The visualization itself appears in a window managed by OpenGL. There is also a control menu, managed by Tcl/Tk, that presents the many non-spatial operations provided by VISVIP (see Figure 6). These two processes communicate via Xwindows [6]. The Tcl/Tk process sends X events to the OpenGL window. This allows the OpenGL process to be structured as a simple event-handling loop; those events may originate from Tcl/Tk or directly from a user action, such as a mouse-click.

Figure 6. VISVIP Control menu

Although VISVIP can work with a mouse as the only input device, the preferred interaction method is to use a spaceball to control the position of the entire display (3D pan and zoom), and the mouse to pick out entities within the display for various operations. If no spaceball is available, the mouse must be toggled between move mode and pick mode to achieve both of these functions.

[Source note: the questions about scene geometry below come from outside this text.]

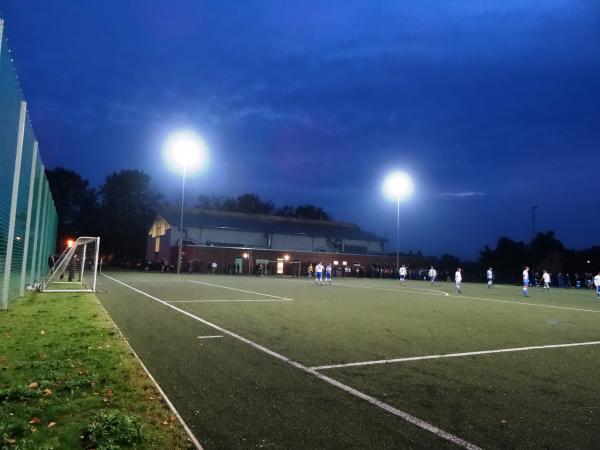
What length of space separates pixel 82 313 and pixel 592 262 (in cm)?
6791

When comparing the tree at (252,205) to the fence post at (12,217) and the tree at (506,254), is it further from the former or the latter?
the fence post at (12,217)

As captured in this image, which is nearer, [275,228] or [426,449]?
[426,449]

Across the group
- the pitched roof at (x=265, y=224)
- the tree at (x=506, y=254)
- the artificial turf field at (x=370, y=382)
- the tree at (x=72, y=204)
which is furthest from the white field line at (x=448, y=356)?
the tree at (x=72, y=204)

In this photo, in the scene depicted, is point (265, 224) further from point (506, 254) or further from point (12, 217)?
point (12, 217)

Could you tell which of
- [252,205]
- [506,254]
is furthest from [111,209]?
[506,254]

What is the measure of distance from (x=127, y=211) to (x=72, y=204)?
9.98 meters

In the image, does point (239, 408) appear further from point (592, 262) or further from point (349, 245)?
point (592, 262)

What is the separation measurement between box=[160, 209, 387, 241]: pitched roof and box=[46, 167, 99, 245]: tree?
91.6 ft

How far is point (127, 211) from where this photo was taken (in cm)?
8712

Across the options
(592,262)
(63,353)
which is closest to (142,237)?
(592,262)

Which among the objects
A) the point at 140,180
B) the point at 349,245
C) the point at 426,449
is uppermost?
the point at 140,180

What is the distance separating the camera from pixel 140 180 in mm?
91000

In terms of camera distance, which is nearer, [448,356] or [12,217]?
[448,356]

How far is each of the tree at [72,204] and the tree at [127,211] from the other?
247 cm
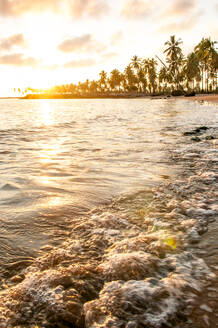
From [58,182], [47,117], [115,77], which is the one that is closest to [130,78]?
[115,77]

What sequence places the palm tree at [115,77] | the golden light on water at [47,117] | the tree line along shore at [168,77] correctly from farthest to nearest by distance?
1. the palm tree at [115,77]
2. the tree line along shore at [168,77]
3. the golden light on water at [47,117]

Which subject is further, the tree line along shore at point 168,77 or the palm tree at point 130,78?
the palm tree at point 130,78

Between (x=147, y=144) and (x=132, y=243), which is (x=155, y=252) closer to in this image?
(x=132, y=243)

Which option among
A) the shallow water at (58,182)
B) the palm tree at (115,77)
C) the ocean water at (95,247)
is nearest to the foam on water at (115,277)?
the ocean water at (95,247)

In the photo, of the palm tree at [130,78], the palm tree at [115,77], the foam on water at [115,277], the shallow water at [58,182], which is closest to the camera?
the foam on water at [115,277]

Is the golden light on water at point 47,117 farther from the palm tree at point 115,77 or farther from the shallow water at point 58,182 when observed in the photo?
the palm tree at point 115,77

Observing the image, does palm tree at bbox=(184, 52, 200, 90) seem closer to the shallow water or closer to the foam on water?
the shallow water

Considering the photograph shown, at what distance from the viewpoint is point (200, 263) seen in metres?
2.00

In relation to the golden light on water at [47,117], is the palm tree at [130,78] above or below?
above

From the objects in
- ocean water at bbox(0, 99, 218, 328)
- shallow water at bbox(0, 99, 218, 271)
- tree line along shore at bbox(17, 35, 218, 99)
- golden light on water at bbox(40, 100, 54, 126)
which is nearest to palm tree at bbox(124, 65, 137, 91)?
tree line along shore at bbox(17, 35, 218, 99)

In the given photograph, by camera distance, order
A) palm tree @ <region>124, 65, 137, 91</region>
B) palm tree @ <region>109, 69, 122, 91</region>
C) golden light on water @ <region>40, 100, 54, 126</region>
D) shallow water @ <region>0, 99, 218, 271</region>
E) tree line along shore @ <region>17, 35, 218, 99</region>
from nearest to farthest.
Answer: shallow water @ <region>0, 99, 218, 271</region>, golden light on water @ <region>40, 100, 54, 126</region>, tree line along shore @ <region>17, 35, 218, 99</region>, palm tree @ <region>124, 65, 137, 91</region>, palm tree @ <region>109, 69, 122, 91</region>

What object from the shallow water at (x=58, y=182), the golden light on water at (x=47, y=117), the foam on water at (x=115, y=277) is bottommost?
the foam on water at (x=115, y=277)

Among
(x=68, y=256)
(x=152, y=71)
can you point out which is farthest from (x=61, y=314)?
(x=152, y=71)

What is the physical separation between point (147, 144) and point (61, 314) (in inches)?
262
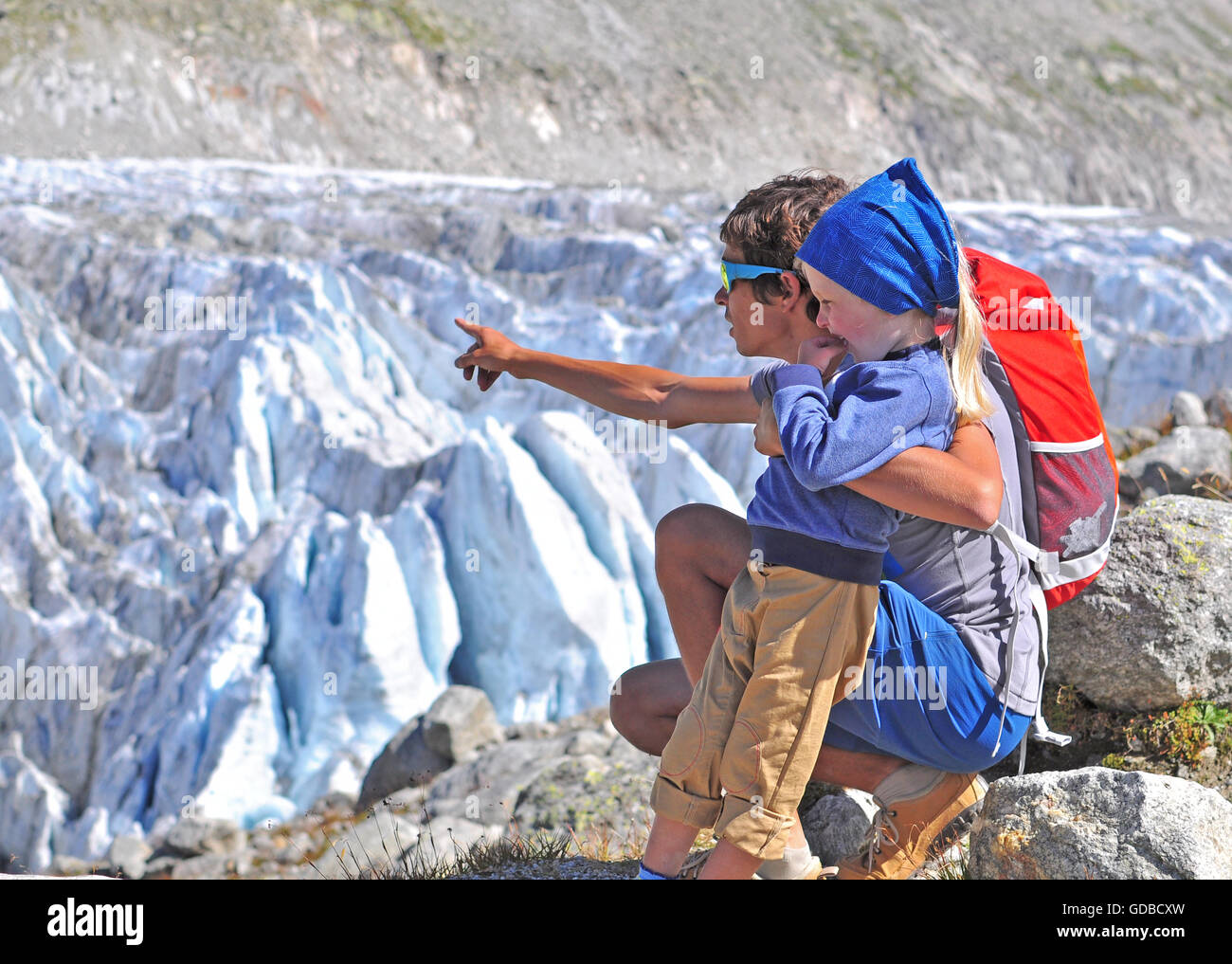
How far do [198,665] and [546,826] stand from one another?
11.3 ft

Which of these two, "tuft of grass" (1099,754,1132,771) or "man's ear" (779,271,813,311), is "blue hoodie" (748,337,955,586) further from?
"tuft of grass" (1099,754,1132,771)

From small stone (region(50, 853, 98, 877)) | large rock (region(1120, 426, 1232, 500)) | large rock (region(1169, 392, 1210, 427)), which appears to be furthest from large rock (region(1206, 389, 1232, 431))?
small stone (region(50, 853, 98, 877))

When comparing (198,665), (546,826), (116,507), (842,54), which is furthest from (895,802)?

VISVIP is currently running on SGI and HP platforms and should be easily portable to most UNIX systems as long as they support Xwindows. The current distribution is available at: ftp://ftp.nist.gov/pub/itl/div894/vvrg/visvip.

5. Conclusion

We believe that more formal usability engineering will play an increasingly important role in the design of sites as the use of the web becomes more pervasive. While there is an irreducibly creative aspect to good usability design, web site developers will come to rely on commonly accepted methods of testing and evaluation. These methods must be supported by appropriate tools to provide measurement and insight. In particular, visualization of user activity, such as that provided by VISVIP, should be one of the principal tools at the disposal of web site designers.

Acknowledgments

We thank Dr. Sharon Laskowski for her helpful comments and suggestions during the design of VISVIP, and Paul Hsiao for developing WebVIP.

6. References

  1. E.H. Chi, J. Pitkow, J. Mackinlay, P.Pirolli, R. Gossweiler, S.K. Card, "Visualizing the Evolution of Web Ecologies", CHI 98 Conference Proceedings, Los Angeles CA, April 1998.
  2. M.P. Etgen, J. Cantor, "What does getting WET (Web Event-logging Tool) Mean for Web Usability?", Proceedings of the 5th Conference on Human Factors and the Web, Gaithersburg, MD, June 1999.
  3. E. Frecon, G. Smith, "WebPath - A Three Dimensional Web History", Proceedings: IEEE Symposium on Information Visualization, Research Triangle Park, NC, October 1998.
  4. Linklint: http://www.goldwarp.com/bowlin/linklint/
  5. NIST WebMetrics: http://zing.ncsl.nist.gov/~webmet/ and http://zing.ncsl.nist.gov/~cugini/webmet/visvip/pix.html
  6. Nye, A., Xlib Reference Manual, O'Reilly & Associates, 1993.
  7. A. Wexelblat, P. Maes, "Footprints: History-Rich Tools for Information Foraging", CHI 99 Conference Proceedings, Pittsburgh PA, May 1999.